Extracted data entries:

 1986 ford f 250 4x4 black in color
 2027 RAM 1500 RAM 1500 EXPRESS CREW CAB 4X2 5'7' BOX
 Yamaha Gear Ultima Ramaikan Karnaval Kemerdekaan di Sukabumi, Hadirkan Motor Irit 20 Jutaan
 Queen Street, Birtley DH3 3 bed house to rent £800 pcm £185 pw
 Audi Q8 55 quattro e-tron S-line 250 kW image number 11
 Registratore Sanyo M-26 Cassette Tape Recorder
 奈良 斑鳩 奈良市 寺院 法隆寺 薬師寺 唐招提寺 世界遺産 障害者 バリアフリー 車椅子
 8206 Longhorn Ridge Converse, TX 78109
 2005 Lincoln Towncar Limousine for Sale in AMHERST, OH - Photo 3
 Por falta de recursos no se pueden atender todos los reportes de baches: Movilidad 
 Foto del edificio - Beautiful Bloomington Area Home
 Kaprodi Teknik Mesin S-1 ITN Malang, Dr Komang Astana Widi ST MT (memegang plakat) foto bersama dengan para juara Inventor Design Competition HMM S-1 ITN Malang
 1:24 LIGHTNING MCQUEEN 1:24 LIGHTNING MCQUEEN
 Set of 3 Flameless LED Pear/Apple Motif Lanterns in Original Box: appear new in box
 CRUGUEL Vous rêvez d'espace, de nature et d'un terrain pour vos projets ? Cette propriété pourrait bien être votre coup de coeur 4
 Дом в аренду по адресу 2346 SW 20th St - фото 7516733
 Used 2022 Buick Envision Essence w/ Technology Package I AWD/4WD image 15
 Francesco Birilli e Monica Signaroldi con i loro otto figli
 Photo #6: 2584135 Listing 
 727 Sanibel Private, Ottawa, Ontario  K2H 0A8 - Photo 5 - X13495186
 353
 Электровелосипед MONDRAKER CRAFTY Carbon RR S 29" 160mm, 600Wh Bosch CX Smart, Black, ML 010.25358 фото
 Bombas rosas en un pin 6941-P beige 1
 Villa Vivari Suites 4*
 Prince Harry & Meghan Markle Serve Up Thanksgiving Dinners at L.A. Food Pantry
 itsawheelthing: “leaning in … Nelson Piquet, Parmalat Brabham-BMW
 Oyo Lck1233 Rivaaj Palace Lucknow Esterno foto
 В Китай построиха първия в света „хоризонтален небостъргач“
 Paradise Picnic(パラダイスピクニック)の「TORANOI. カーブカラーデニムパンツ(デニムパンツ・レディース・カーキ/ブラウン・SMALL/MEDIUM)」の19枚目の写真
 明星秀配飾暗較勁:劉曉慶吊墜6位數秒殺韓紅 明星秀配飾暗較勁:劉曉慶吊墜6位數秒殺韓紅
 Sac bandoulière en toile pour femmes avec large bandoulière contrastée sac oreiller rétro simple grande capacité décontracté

Prompt: Reproduce, character for character, only the lines of the preceding data that start at the line with "Дом в аренду" and end at the line with "Электровелосипед MONDRAKER CRAFTY", both included.

The completed task:
 Дом в аренду по адресу 2346 SW 20th St - фото 7516733
 Used 2022 Buick Envision Essence w/ Technology Package I AWD/4WD image 15
 Francesco Birilli e Monica Signaroldi con i loro otto figli
 Photo #6: 2584135 Listing 
 727 Sanibel Private, Ottawa, Ontario  K2H 0A8 - Photo 5 - X13495186
 353
 Электровелосипед MONDRAKER CRAFTY Carbon RR S 29" 160mm, 600Wh Bosch CX Smart, Black, ML 010.25358 фото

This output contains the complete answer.